Exercise tasks
(1) In the Palantir passage, how much revenue did Palantir report in 2019?
(2) Quote the Palantir passage word for word, starting with "So what of Palantir" and going on through "of the time.".
(3) Write what comes next in the Palantir passage, picking up after its final sentence.

[[ Passage, beginning ]]

But it’s not all roses for Palantir, as a quick look into its past work has raised some ethical concerns for investors and analysts alike. Most notably, Palantir was heavily criticized for its role in identifying and tracking immigrants on behalf of ICE, the Immigrations and Customs Enforcement Agency. Using Palantir’s Integrated Case Management System which stores data and other information that is gathered by ICE surveillance networks, ICE is able to carry out their deportation operations on immigrants who they are tracking in America. In conjunction with this, Palantir has also created a project called FALCON which has an associated FALCON tipline, that is used to consolidate their data with tips to build more evidence behind future deportation operations. 

Recently, Palantir Technologies was in the news again as they were successful in securing no-bid contracts from the White House Coronavirus Task Force for data-tracking in regards to the Covid-19 pandemic. Much of the data that was being compiled by Palantir has not been disclosed to the public, which caused some congress members to speak out against the Government’s relationship with Palantir. Further outrage arose when more dots were connected and it was revealed that investor Peter Thiel donated $1.25 million to Donald Trump’s presidential campaign in 2016. If there are investors out there who have ethics and company transparency in mind when selecting which companies to invest in, Palantir’s checkered past may indeed scare some people off.

So what of Palantir as a public company? How well can it really do? It is common knowledge now that the tech industry is an investor’s dream if they can get in on the ground floor with any of these IPOs. If Palantir does debut at its current market valuation, it would be the single biggest tech IPO to hit the market since Uber (NYSE:UBER) debuted last year. Palantir reported $700 million in revenue in 2019, a number that is estimated to grow up to $1 billion in 2020 and $1.5 billion in 2021. Profitability does not seem to be an issue for Palantir, though it has taken 17 years or so to reach a revenue stream of $1 billion when other tech giants like Google (NASDAQ:GOOGL) and Facebook (NASDAQ:FB) reached those levels in nearly a third of the time.

[[ Passage, end ]]
[[ Records supplied, beginning ]]

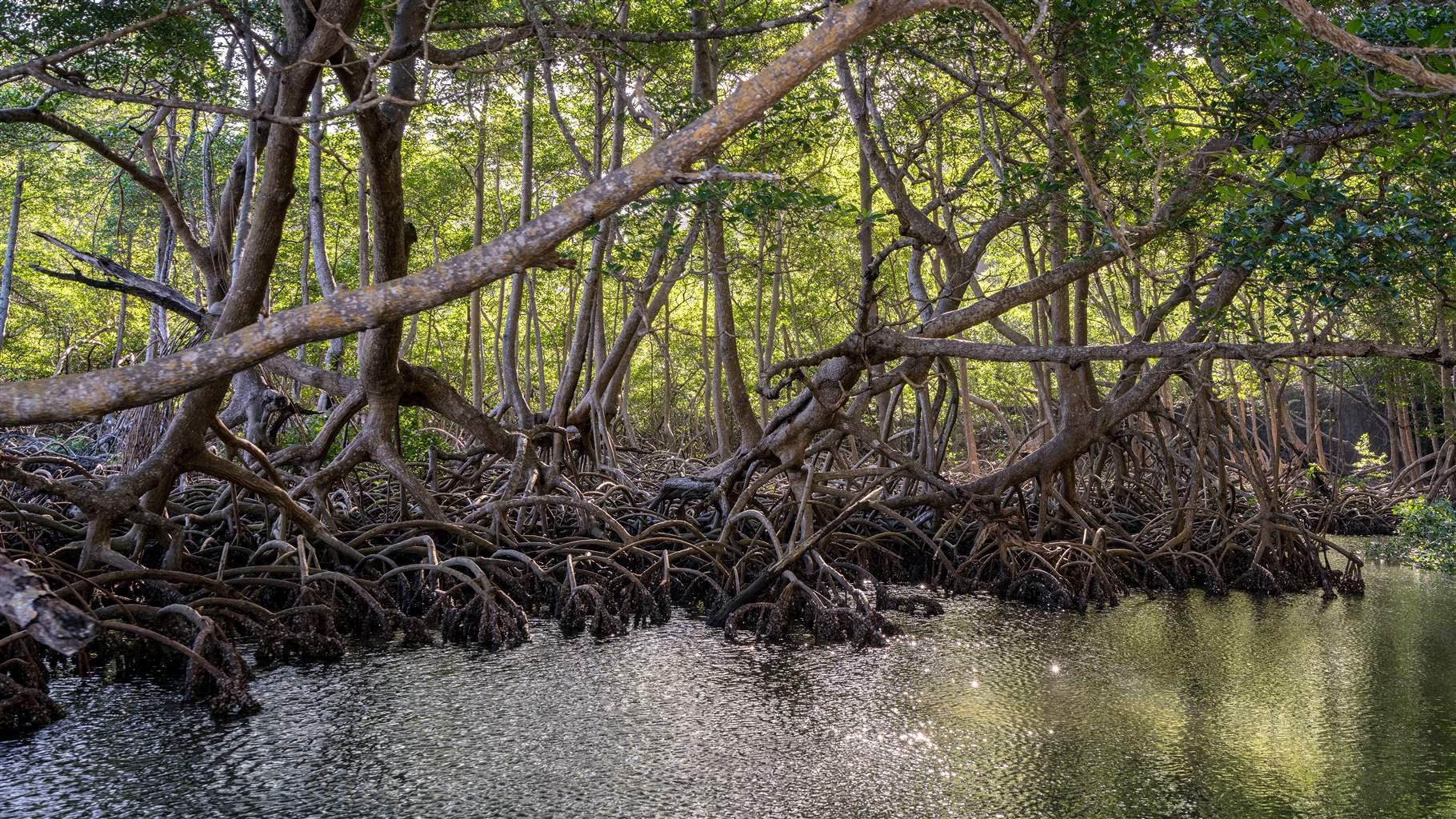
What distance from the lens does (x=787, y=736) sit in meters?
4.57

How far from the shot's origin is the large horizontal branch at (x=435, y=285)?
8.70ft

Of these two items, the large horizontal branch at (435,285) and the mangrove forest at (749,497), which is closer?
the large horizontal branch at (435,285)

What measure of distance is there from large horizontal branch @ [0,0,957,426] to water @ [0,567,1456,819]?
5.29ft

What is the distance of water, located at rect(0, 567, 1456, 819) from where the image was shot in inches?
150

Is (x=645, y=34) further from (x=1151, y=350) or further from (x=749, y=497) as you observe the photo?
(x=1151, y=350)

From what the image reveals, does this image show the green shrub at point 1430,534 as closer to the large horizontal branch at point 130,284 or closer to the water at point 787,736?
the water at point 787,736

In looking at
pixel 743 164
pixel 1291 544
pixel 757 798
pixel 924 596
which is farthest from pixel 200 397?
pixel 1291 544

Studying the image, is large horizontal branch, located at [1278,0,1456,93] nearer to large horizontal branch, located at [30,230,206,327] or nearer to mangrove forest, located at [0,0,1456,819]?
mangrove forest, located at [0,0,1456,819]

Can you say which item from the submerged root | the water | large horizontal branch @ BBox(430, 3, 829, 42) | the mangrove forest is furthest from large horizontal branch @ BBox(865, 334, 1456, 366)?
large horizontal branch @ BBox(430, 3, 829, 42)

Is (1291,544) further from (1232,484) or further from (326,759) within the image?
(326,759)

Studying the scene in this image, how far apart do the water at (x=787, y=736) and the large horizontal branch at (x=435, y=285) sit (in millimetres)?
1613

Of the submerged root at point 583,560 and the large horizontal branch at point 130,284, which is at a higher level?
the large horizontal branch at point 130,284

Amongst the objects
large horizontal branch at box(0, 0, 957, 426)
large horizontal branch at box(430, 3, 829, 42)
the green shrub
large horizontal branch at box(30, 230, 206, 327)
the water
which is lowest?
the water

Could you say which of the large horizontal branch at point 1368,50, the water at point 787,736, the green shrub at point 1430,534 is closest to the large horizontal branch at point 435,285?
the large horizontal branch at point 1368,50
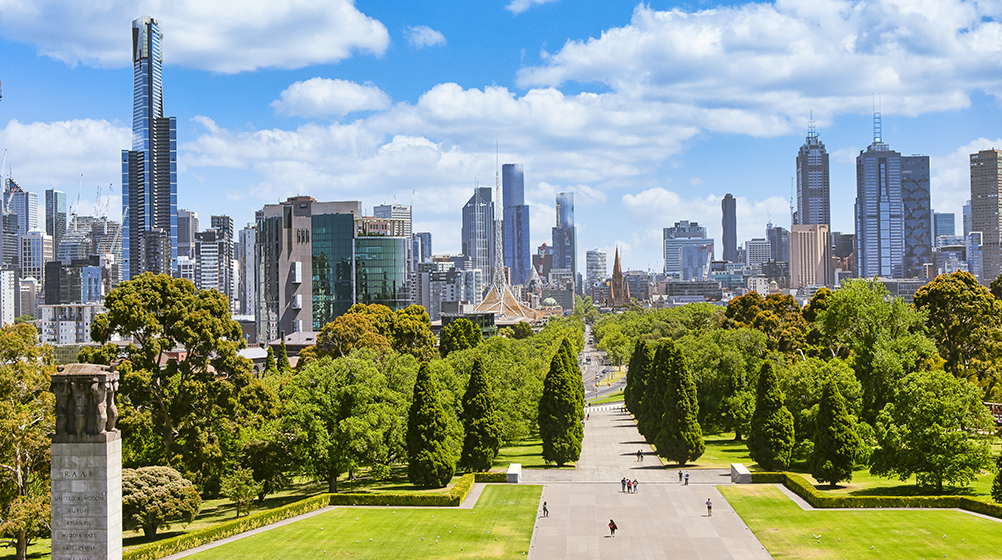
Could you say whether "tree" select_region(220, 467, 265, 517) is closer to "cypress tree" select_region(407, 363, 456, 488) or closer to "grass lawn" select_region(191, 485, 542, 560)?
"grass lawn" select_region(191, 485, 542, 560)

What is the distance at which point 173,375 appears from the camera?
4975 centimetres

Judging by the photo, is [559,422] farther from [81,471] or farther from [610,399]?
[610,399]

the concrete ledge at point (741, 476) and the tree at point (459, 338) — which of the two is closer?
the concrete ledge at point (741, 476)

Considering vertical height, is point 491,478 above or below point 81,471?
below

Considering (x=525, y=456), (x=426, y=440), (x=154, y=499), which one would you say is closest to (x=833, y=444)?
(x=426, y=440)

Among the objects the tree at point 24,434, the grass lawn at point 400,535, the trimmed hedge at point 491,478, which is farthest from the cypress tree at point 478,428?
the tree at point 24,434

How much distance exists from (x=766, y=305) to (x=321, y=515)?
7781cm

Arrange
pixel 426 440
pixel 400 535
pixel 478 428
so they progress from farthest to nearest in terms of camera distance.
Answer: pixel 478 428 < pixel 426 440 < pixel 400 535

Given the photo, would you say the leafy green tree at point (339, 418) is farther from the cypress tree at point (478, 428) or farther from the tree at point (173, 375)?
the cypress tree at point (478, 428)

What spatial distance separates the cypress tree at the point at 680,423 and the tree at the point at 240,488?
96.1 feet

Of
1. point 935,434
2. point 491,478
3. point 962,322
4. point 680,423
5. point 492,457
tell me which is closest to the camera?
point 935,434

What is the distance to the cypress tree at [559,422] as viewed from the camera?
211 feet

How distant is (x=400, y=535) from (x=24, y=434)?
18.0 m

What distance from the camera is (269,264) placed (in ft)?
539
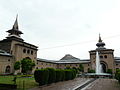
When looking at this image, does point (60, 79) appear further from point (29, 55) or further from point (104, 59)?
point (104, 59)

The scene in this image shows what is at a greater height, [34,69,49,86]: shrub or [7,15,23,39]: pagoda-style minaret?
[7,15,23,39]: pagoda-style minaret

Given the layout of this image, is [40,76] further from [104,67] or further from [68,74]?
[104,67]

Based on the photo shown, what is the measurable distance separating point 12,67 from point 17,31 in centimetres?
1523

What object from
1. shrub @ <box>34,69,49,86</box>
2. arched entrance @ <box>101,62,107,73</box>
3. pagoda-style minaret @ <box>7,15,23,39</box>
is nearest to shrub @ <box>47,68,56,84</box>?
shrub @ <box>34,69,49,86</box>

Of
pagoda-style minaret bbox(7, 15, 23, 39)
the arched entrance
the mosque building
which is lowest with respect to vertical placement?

[[ Records supplied, end ]]

Responses by item number
(1) $700 million.

(2)
So what of Palantir as a public company? How well can it really do? It is common knowledge now that the tech industry is an investor’s dream if they can get in on the ground floor with any of these IPOs. If Palantir does debut at its current market valuation, it would be the single biggest tech IPO to hit the market since Uber (NYSE:UBER) debuted last year. Palantir reported $700 million in revenue in 2019, a number that is estimated to grow up to $1 billion in 2020 and $1.5 billion in 2021. Profitability does not seem to be an issue for Palantir, though it has taken 17 years or so to reach a revenue stream of $1 billion when other tech giants like Google (NASDAQ:GOOGL) and Facebook (NASDAQ:FB) reached those levels in nearly a third of the time.

(3)
One issue that may arise is the continuity of Governments if the Democratic Party emerges victorious in November. If Donald Trump is no longer President, investors may worry about how consistently Palantir would receive those lucrative Government contracts, especially ones they have to bid on. Sure, having existing knowledge and having consistency has its merits when talking about contracts and agreements, but how willing would the Democrats be to hire a company that supported Trump in 2016? If any part of their Government contracts are mitigated, Palantir could see a significant drop in expected revenues moving forward.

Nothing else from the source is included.